THE DOCTOR WHO RATINGS GUIDE: BY FANS, FOR FANS

BBC
Nightmare in Silver

Story No. 259 Hedgewick's World
Production Code Series 7, Episode 12
Dates May 11, 2013

With Matt Smith, Jenna-Louise Coleman
Written by Neil Gaiman Directed by Stephen Woolfenden
Executive Producers: Steven Moffat, Caroline Skinner.

Synopsis: The Cybermen have invaded Hedgewick's World. The only solution: destroy the planet.


Reviews

To Bring Them Back in Front of My Eyes by Hugh Sturgess 2/10/18

The bisected Series 7 (2012 and 2013) is a hard beast to love. Despite it boasting the excellent The Angels Take Manhattan and The Name of the Doctor, and the very good Asylum of the Daleks and The Bells of Saint John (all of which were written by Steven Moffat), reducing the supply of new Doctor Who as Series 7 did (a sign of how used we have become to large amounts of new Doctor Who every year) made demand for them soar. In a thirteen-episode season, something like A Town Called Mercy would be a dead-average, acceptable episode. When it is 20% of that year's Doctor Who, it's a real letdown.

WHAT TO WORK ON:
(1) In the Doctor Who ratings page, who wrote Nightmare in Silver?
(2) Pick up the Doctor Who review of Nightmare in Silver after its final sentence and keep writing in the same voice.

RAW DATA:
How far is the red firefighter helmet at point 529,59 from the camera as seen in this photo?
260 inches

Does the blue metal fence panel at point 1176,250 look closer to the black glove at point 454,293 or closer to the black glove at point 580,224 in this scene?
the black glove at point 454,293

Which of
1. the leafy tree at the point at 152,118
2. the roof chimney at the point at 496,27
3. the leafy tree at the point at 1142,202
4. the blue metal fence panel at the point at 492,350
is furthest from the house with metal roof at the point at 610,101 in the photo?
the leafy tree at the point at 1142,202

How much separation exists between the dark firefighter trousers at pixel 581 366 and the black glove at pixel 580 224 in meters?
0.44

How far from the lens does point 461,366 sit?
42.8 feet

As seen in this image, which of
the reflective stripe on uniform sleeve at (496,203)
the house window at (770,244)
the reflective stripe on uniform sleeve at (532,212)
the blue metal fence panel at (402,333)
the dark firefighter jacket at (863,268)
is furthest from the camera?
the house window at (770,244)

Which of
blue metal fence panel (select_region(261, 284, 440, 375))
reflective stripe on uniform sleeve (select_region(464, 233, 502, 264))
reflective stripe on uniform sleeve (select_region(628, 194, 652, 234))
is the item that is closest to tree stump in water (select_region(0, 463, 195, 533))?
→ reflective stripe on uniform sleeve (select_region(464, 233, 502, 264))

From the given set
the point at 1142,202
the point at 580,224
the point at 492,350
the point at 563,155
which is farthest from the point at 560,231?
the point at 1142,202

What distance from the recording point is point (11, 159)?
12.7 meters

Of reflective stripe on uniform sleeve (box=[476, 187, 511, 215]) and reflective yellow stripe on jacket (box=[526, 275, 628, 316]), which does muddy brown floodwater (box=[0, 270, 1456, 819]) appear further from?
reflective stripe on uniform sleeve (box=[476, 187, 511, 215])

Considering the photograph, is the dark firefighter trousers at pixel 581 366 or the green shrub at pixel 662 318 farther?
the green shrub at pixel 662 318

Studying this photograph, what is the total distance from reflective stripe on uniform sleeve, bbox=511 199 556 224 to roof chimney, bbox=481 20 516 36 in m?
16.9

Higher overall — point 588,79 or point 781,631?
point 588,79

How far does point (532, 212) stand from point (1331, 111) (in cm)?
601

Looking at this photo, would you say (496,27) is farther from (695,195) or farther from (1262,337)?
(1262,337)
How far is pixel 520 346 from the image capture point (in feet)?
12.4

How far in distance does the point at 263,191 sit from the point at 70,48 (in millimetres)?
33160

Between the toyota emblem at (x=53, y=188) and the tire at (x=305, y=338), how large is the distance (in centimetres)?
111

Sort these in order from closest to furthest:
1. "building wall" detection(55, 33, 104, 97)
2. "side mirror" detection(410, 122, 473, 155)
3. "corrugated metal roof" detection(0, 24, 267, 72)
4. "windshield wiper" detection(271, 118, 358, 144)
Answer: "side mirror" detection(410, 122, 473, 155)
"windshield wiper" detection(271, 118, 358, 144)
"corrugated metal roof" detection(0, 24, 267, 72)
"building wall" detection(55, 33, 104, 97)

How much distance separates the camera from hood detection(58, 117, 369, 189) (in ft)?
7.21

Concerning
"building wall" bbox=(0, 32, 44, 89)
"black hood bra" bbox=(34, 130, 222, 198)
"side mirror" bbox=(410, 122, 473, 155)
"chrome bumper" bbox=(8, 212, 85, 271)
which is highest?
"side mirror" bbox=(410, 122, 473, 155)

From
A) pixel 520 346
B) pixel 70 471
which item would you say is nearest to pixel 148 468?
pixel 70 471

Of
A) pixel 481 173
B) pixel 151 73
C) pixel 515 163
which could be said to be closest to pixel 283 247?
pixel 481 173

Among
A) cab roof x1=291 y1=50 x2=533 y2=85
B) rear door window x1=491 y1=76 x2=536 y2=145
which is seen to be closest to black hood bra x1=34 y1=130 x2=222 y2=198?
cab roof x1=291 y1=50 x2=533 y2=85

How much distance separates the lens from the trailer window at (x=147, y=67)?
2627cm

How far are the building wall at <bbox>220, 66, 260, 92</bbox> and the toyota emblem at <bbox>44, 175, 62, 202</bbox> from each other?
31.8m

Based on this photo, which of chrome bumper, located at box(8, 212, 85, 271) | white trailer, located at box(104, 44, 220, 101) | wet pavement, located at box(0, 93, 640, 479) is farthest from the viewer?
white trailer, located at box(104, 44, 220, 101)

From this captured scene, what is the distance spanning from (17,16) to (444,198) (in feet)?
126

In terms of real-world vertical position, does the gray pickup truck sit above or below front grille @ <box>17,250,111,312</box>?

EXPECTED OUTPUTS:
(1) Neil Gaiman

(2)
But more than that, it is not a golden age for the series. There is little inspiration and a lot of formula. The Matt Smith era was entering its necrotic phase, as the Tennant era did in Series 4 and Planet of the Dead. Nothing seemed to go right. However, the more one apprehends it, the more one finds to like about it. The Crimson Horror is easily Mark Gatiss' best work for the series to date, and Moffat's episodes are, as always, strong in exciting and innovative ways. Nevertheless, there is also a lot of disappointment. Particularly painful was Nightmare in Silver. After The Doctor's Wife, Neil Gaiman was catapulted to the heights of the Doctor Who pantheon, and the prospect of a Gaiman-penned story designed explicitly to make the Cybermen scary again was mouth-watering. The response to the episode that aired was almost bewilderment. What the hell happened to Neil Gaiman?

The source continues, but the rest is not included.